Real-time cloud monitoring too challenging for most providers, TFL tech lead says

Reed says TFL wants to encourage greater greater use of its data

Reed says TFL wants to encourage greater greater use of its data

Getting solid data on what’s happening in your application in real-time seems to be a fairly big challenge for most cloud services providers out there explains Simon Reed, head of bus systems & technology at Transport for London (TFL).

TFL, the executive agency responsible for transport planning and delivery for the city of London, manages a slew of technologies designed to support over 10 million passenger journeys each day. These include back office ERP, routing and planning systems, mammoth databases tapped in to line-of-business applications as well as customer-facing app (i.e. real-time travel planning apps, and the journey planner website), line-of-business apps, as well as all the vehicle telematics, monitoring and tracking technologies.

A few years ago TFL moved its customer facing platforms – the journey planner, the TFL website, and the travel journey databases – over to a scalable cloud-based platform in a bid to ensure it could deal with massive spikes in demand. The key was to get much of that work completed before the Olympics, including a massive data syndication project so that app developers could more easily tap into all of TFL’s journey data.

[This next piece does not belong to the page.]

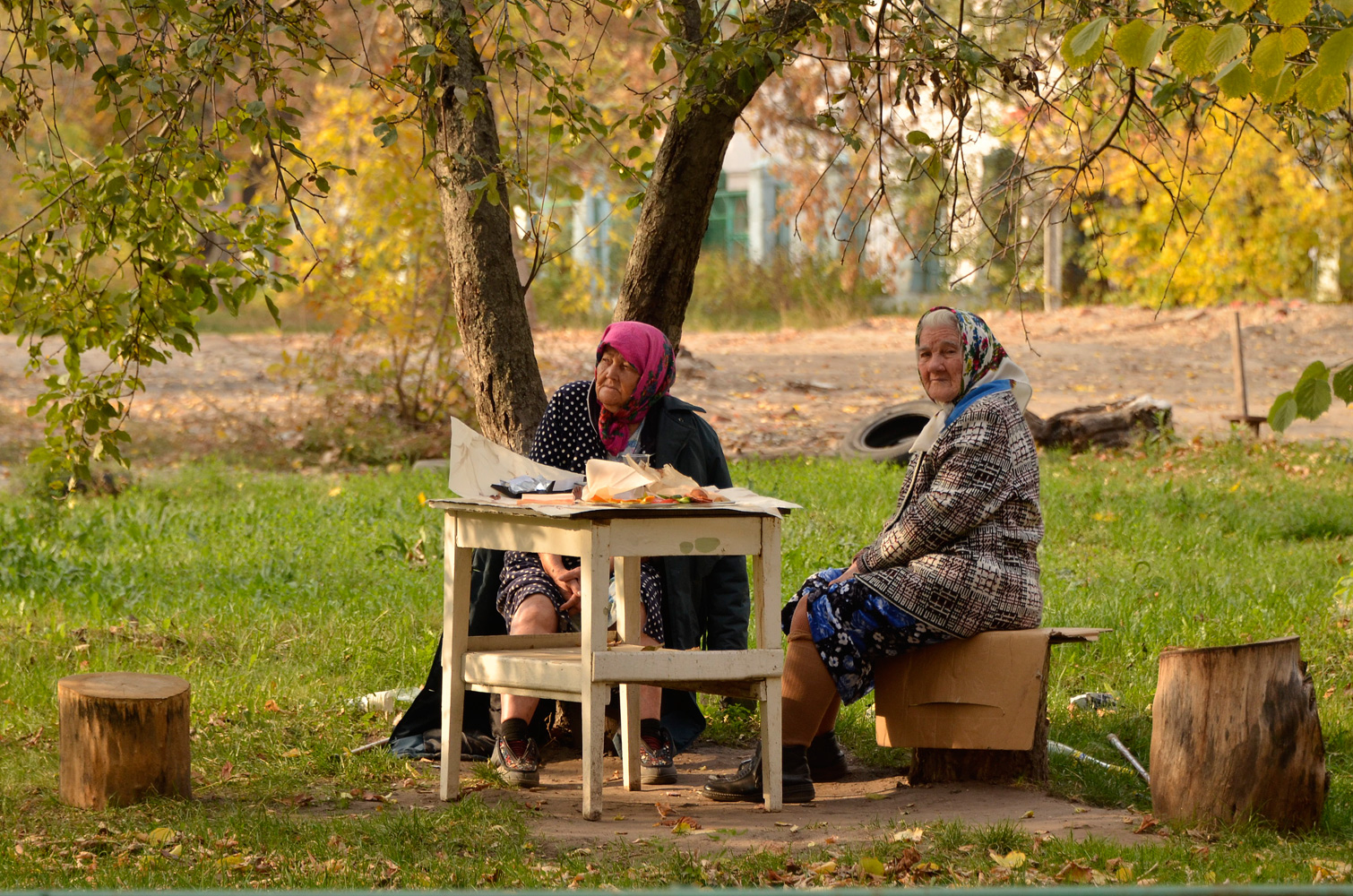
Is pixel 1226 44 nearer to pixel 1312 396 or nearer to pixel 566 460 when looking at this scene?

“Around the Olympics you have this massive spike in traffic hitting our databases and our website, which required highly scalable front and back-ends,” Reed said. “Typically when we have industrial action or a snowstorm we end up with 10 to 20 times the normal use, often triggered in less than half an hour.”

Simon Reed is speaking at the Cloud World Forum in London June 24-25. Register for the event here.

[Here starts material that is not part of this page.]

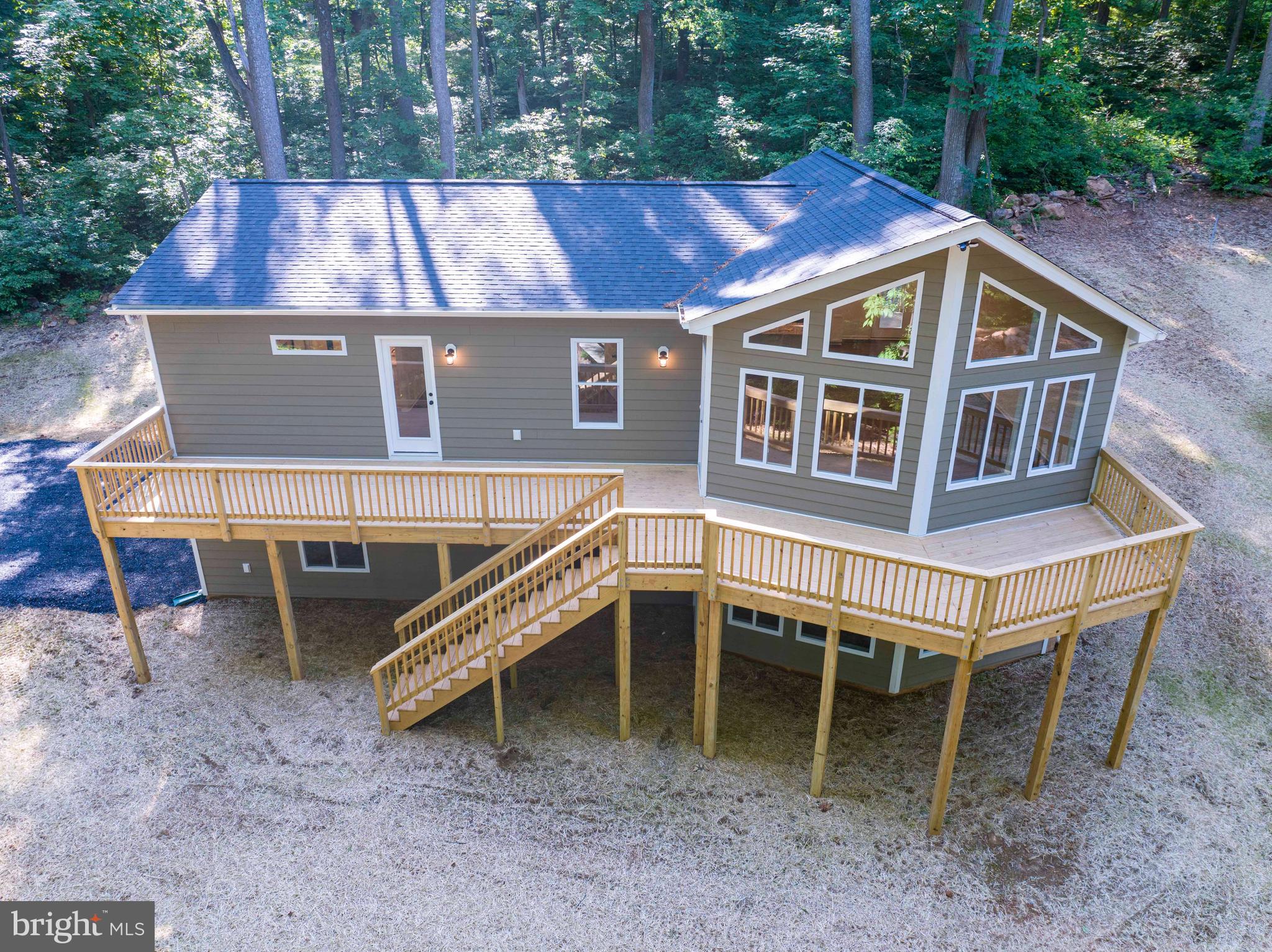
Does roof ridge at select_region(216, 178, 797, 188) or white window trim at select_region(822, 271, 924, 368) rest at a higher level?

The organisation processes bus arrival predications for all 19,000 bus stops in London which is constantly dumped into the cloud in a leaky-tap model, and there’s a simple cloud application that allows subscribers to download the data in a number of formats, and APIs to build access to that data directly into applications. “As long as developers aren’t asking for predictions nanoseconds apart, the service doesn’t really break down – so it’s about designing that out and setting strict parameters on how the data can be accessed and at what frequency.”

But Reed said gaining visibility into the performance of a cloud service out of the box seems to be a surprisingly difficult thing to do.

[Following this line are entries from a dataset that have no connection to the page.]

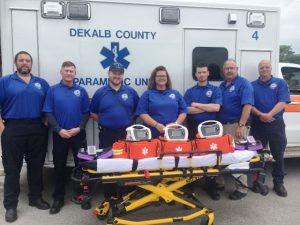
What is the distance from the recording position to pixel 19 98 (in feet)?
12.7

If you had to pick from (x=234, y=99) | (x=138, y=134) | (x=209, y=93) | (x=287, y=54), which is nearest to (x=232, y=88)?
(x=234, y=99)

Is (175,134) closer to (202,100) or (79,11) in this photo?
(202,100)

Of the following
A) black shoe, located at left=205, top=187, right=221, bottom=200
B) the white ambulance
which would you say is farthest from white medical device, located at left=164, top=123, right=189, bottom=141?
black shoe, located at left=205, top=187, right=221, bottom=200

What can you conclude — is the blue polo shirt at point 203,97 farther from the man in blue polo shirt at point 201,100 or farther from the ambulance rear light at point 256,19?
the ambulance rear light at point 256,19

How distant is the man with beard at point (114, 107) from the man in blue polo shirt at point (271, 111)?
1.69 m

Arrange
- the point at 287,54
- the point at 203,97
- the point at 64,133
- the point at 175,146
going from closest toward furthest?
1. the point at 175,146
2. the point at 64,133
3. the point at 203,97
4. the point at 287,54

“I’m always stunned about how little information there is out of the box though when it comes to monitoring in the cloud. You can always add something in, but really, should I have to? Surely everyone else is in the same position where monitoring actual usage in real-time is fairly important. The way you often have to do this is to specify what you want and then script it, which is a difficult approach to scale,” he said. “You can’t help but think surely this was a ‘must-have’ when people had UNIX systems.”

Monitoring (and analytics) will be important for Reed’s team as they expand their use of the cloud, particularly within the context of the journey data TFL publishes. Reed said its likely those systems, while in a strong position currently, will likely see much more action as TFL pursues a strategy of encouraging use of the data outside the traditional transport or journey planning app context.

“What else can we do to that data? How can we turn it around in other ways? How can other partners do the same? For us it’s a question of exploiting the data capability we have and moving it into new areas,” he said.

“I’m still not convinced of the need to come out of whatever app you’re in – if you’re looking at cinema times you should be able to get the transportation route that gets you to the cinema on time, and not have to come out of the cinema listings app. I shouldn’t have to match the result I get in both apps in order to plan that event – it should all happen in one place. It’s that kind of thinking we’re currently trying to promote, to think more broadly than single purpose apps, which is where the market is currently.”